The Roman destruction of Jerusalem’s Second Temple and the Jews’ subsequent exile, persecution, and suffering, however, only intensified their messianism, which continued to develop theologically and to express itself in messianic movements. Almost every generation had its messianic precursors and pretenders — the best-known case being that of the 17th-century pseudo-messiah Shabbetai Tzevi. Belief in and fervent expectation of the messiah became firmly established tenets of Judaism and are included among Maimonides’ 13 Articles of Faith. Modernist movements in Judaism have attempted to maintain the traditional faith in an ultimately redeemed world and a messianic future without insisting on a personal messiah figure.
– Dositheos the Samaritan (mid 1st century), Origen wrote that Dositheos wished to persuade the Samaritans that he was the Jewish Messiah who was prophesied by Moses, and classes him with John the Baptist, Theodas, and Judas of Galilee as people whom the Jews mistakenly held to be the Christ (Hom. xxv in Lucam; Contra Celsum, I, lvii).
– Simon bar Kokhba, born Simon ben Koseva, (d. 135 AD) who led the apical Bar Kokhba revolt against the Roman Empire. For three years, bar Kokhba ruled as the nasi, or prince, of a semi-independent secessionist state in Israel. Some rabbinical scholars, including the great sage Akiva, proclaimed bar Kokhba as the Messiah. He died during the rebels’ last stand at the fortress of Betar, after which the rebellion was brutally crushed and the land was left largely decimated, cementing both the slowly growing Jewish diaspora and the schism between Christianity and Judaism.
– Shlomo Molcho, born Diogo Pires (1500–1532) in Lisbon to parents who were Jewish converts to Christianity. After meeting David Reuveni, he left his post as secretary to the king’s council, traveled to Damascus, Safed, Jerusalem and later Solonika, where he studied kabbalah and became a mystic. He was eventually reunited with Reuveni, declared his aspirations as messiah, and was finally burned at the stake by the Holy Roman Emperor Charles V, for refusing to convert back to Christianity.
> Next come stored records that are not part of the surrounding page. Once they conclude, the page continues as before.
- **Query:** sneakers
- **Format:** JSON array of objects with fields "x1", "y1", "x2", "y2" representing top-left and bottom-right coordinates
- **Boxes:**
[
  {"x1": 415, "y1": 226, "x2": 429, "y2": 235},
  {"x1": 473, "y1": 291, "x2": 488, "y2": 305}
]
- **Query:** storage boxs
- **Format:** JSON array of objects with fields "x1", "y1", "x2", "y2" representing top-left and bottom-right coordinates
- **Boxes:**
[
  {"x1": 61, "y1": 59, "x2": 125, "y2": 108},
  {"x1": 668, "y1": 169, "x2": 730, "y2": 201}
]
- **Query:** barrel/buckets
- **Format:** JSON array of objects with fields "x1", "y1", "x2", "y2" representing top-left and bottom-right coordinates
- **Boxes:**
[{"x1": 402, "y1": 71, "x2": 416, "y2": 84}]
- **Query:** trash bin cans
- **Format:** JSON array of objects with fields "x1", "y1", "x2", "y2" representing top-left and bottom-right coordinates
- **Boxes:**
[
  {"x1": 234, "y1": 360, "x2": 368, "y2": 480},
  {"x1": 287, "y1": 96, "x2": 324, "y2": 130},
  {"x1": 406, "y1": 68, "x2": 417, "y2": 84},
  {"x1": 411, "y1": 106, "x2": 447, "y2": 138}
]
– Sabbatai Zevi (alternative spellings: Shabbetai, Sabbetai, Shabbesai; Zvi, Tzvi) (b. at Smyrna 1626; d. at Dulcigno (present day Ulcinj) 1676), a Sephardic ordained rabbi from Smyrna (now İzmir, Turkey), who was active throughout the Ottoman Empire and claimed to be the long-awaited Messiah. He was the founder of the Sabbatean movement, whose followers subsequently were to be known as Dönmeh “converts” or crypto-Jews – one of the most important messianic movements, whose influence was widespread throughout Jewry. His influence is felt even today. After his death, Sabbatai was followed by a line of putative followers who declared themselves Messiahs and are sometimes grouped as the “Sabbethaian Messiahs”.
Menachem Mendel Schneerson was an Orthodox rabbi and known as Lubavitcher Rebbe. He lived from 1902 to 1994 and was very influential in the Jewish community. Many of of his followers considered him to be the Messiah.
He is recognized as the pioneer of Jewish outreach. During his lifetime, many of his adherents believed that he was the Messiah. His own attitude to the subject, and whether he openly encouraged this, is hotly debated among academics. During Schneerson’s lifetime, the messianic controversy and other issues elicited fierce criticism from many quarters in the Orthodox world, especially earning him the enmity of Rabbi Elazar Shach.
Some members of the Chabad community believe that Rabbi Menachem Mendel Schneerson, the deceased seventh Rebbe of the Chabad-Lubavitch dynasty, is the Jewish messiah.
Even Alexander the Great was considered a messiah by some.
the Jewish contemporaries of Alexander the Great, dazzled by his glorious achievements, hailed him as the divinely appointed deliverer, the inaugurator of the period of universal peace promised by the Prophets.